Page extract:
• • •

Pecos National Historic Site

Hi Blog! Today is Friday, September 25, 2015. It is our first full day near Las Vegas, New Mexico. Just down the road from us is Pecos Valley, a major crossroads of different cultures.

Situated between the towering Sangre de Cristo Mountains and the flat-topped Glorieta Mesa lies the Glorieta Pass, through which a continuously unfolding story of human culture has traveled to and from the Pecos Valley for thousands of years. This gateway between the plains and the southern Rocky Mountains has seen the Pueblo and Plains Indians, Spanish conquerors and missionaries, Mexican and Anglo armies, Confederate and Union troops, Santa Fe Trail settlers and adventurers, tourists on the railroads, Route 66 and now Interstate 25. To learn more about the area, we stopped at the Pecos National Historical Park.


Oscar-winning actress Greer Garson and her husband Col. E.E. Fogelson owned a large range in Pecos Valley. There was evidence that a once great pueblo city existing in the valley. They donated 300 acres in 1965 for the creation of Pecos National Monument, money in 1983 for construction of the Visitor Center, and land for the designation of Pecos National Historical Park. They loved the area and wanted to make sure this historic site was preserved.

We started our tour of the Visitor Center with a short film on the life of the Pueblo Indians that lived in the valley from about 800 to 1838. Archeologist Alfred Vincent Kidder began to excavate the site in 1915. By digging through a large trash mound, Kidder was able to determine that the site was continually occupied for almost 1,000 years. By piecing together bits of broken pottery buried in the layers, he could approximate the date of construction. By comparing the pottery to other known basketmaker and pueblo pottery, he could determine how far and wide the Pecos Pueblo traded with other Plains and Pueblo Indians. It is hard to imagine that these pots were made in the 1100's.


The only standing structure left in the Pecos Pueblo was the second church built by Spanish Missionaries in the 1700's. However, once archaeologists began studying the area of the Pecos Pueblo, they were able to determine the layout of the walled city. Here, artists have created a model of what they believe the structures to look like based on other pueblo communities.


With trail guide in hand, we began our journey from the Visitor Center to the Pecos Pueblo. Just below the hill on which the Pueblo stood was a large open field. Archaeologists believe this field was used as guest quarters and a market square for visiting bands of Plains and Pueblo Indians. Once atop the mesa, we could see the outline of the excavated rooms. From Spanish reports in 1584, it is believed that over 2,000 people lived in the walled city.

• • •

Given information:
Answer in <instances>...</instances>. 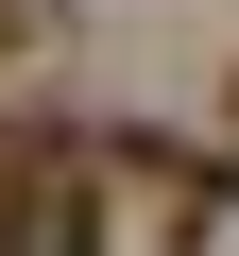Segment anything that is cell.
<instances>
[{
	"label": "cell",
	"mask_w": 239,
	"mask_h": 256,
	"mask_svg": "<svg viewBox=\"0 0 239 256\" xmlns=\"http://www.w3.org/2000/svg\"><path fill=\"white\" fill-rule=\"evenodd\" d=\"M222 102H239V86H222Z\"/></svg>",
	"instance_id": "cell-1"
}]
</instances>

• • •

To do:
• 1. In the Pecos blog entry, in what year did Alfred Vincent Kidder begin excavating the site?
• 2. Rewrite the Pecos blog entry from "Hi Blog! Today" to "the Pecos National Historical Park.", swapping "adventurers" for "explorers".

Answers to the tasks:
• 1. 1915

• 2.
Hi Blog! Today is Friday, September 25, 2015. It is our first full day near Las Vegas, New Mexico. Just down the road from us is Pecos Valley, a major crossroads of different cultures.

Situated between the towering Sangre de Cristo Mountains and the flat-topped Glorieta Mesa lies the Glorieta Pass, through which a continuously unfolding story of human culture has traveled to and from the Pecos Valley for thousands of years. This gateway between the plains and the southern Rocky Mountains has seen the Pueblo and Plains Indians, Spanish conquerors and missionaries, Mexican and Anglo armies, Confederate and Union troops, Santa Fe Trail settlers and explorers, tourists on the railroads, Route 66 and now Interstate 25. To learn more about the area, we stopped at the Pecos National Historical Park.